I live in a pile of bricks with a fire puter-outer, a Halloween enthusiast and a pretend lemur, who sometimes admits to being my second son. I have a kitchen for flowers. I know all the lyrics to the Spiderman theme song and (am forced to) sing it everyday. I cook with color. This was a blog mostly about yarn spinning and natural dyeing. Now, it is fair to say, it lacks direction entirely.

Thursday, January 31, 2008

Dyeing Success Smells Sweet

Really it does. Because this merino top smells vaguely of honey.


As does this roving. This is more of the Fletcher/Suri Alpaca blend I got from Homestead. And its SO beautiful even my partner thought it was neat. And that is rare because he is not a fiber afficionado. He is more of a motorcycle and broken retro dishwasher kind of guy.

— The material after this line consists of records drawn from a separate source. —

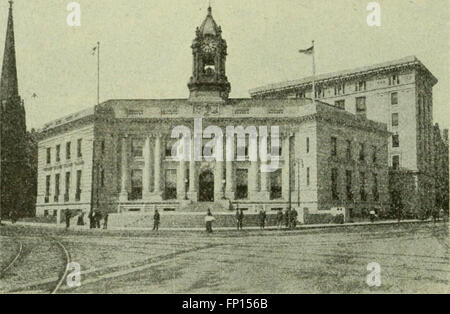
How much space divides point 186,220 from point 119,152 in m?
14.7

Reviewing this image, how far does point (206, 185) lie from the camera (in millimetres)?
45781

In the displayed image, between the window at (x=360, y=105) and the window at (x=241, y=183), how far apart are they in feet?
55.1

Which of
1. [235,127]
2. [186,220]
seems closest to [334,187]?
[235,127]

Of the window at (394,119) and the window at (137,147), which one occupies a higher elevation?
the window at (394,119)

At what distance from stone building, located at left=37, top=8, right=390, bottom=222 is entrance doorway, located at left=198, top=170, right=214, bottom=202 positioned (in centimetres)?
8

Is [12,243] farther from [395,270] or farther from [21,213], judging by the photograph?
[21,213]

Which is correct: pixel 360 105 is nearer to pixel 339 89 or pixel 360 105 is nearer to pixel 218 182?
pixel 339 89

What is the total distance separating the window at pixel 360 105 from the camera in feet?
184

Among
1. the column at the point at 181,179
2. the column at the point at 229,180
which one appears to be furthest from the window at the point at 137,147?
the column at the point at 229,180

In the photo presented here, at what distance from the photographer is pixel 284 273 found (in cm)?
1241

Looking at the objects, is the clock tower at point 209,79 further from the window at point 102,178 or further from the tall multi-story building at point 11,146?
the tall multi-story building at point 11,146

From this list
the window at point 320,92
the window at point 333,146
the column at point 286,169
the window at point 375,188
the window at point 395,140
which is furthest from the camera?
the window at point 320,92

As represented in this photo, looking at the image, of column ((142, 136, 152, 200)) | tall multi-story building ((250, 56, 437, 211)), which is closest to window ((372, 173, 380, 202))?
tall multi-story building ((250, 56, 437, 211))

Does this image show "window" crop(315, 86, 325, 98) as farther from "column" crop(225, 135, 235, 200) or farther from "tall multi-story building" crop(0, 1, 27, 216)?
"tall multi-story building" crop(0, 1, 27, 216)
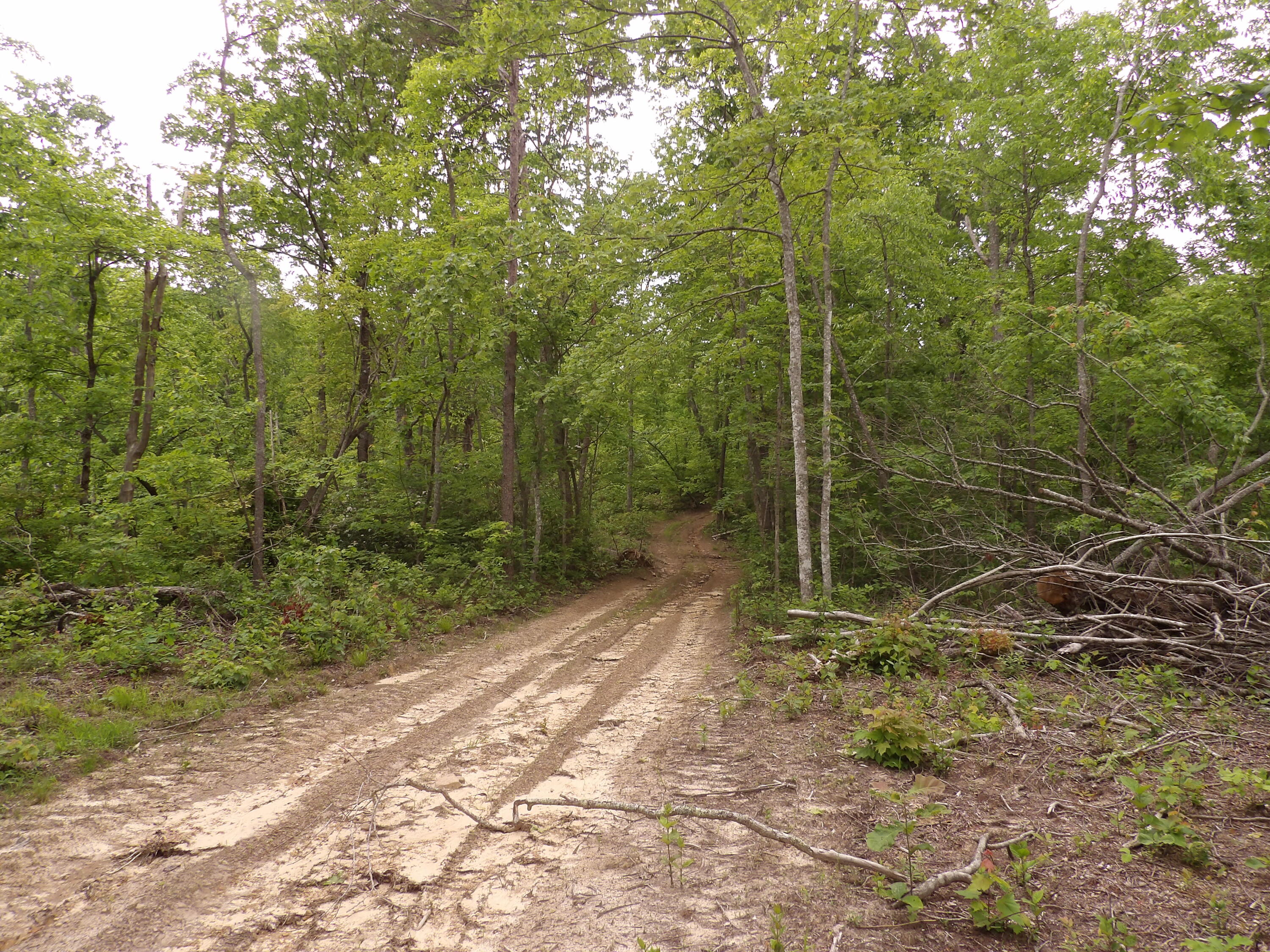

The flower dyebath pales next to the osage extract. Its something I'd pick out for myself to wear and the osage is something I'd pick out if I were knitting for my kids. One of the my favorite things about natural dyeing is that the palette is managed for the dyer, just about everything comes out tasteful and wearable. Its so hard to go wrong!


Now for the green:

I like it. The effect of overdyeing with indigo is so complicated. It looks handpainted and there is a lot of variance in this 2 oz top, mossy to darker blue green at the bottoms (where the indigo drips from while hanging) and the overall effect is a "bottle green" as the earth hues dye manual suggests it will be. It also suggests dyeing with indigo, then mordanting and finally dyeing with osage. I imagine a more solid and even color could be achieved with this method. I might have to give it a try, although Claudia at Deep Color always taught us the method I used. And she always has her reasons as I'm learning.

I was careful this time with my dipping. Like I said, I had just added more stock and I kept the dip shorter and didn't over dip this time. Last time I got a little over zealous with the dipping and in my hope of locking the color in I squashed my beautiful yellow.

I left some of this original osage roving undipped to see the two together. Quite honestly I'm not sure if I find much harmony in this. Of course, I'm trying to see past it to the spun and then possibly knit phase. I could dip the other yellow part and I might after I look and think a while longer.

Tomorrow I am going to Walden Center School, in Berkeley to teach spinning to some of the kids there. They are 8 and 9 years old I think. They have been doing amazing weavings and have washed and carded some of their own wools already. They also made CD drop spindles and are ready to spin now I hear. We'll see what happens! I'm sure they will be great, I'm not so sure about me. There is such a huge leap from knowing how to do something to being able to teach it to people. This is something I'd love to get into though. I would LOVE to do this with my own kids someday, taking them to a farm or wool festival and having them wash small amounts of wool and then kool aid or natural dye it and do the whole process! So far Super M enjoys treadling my wheel as fast as he can-to the point where he seems ready to spin cotton. And Baby J likes disassembling the wheel when I'm not looking, rocking locks on his little baby sized rocking chair or hitting his big brother on the head with a drop spindle. You have to start somewhere.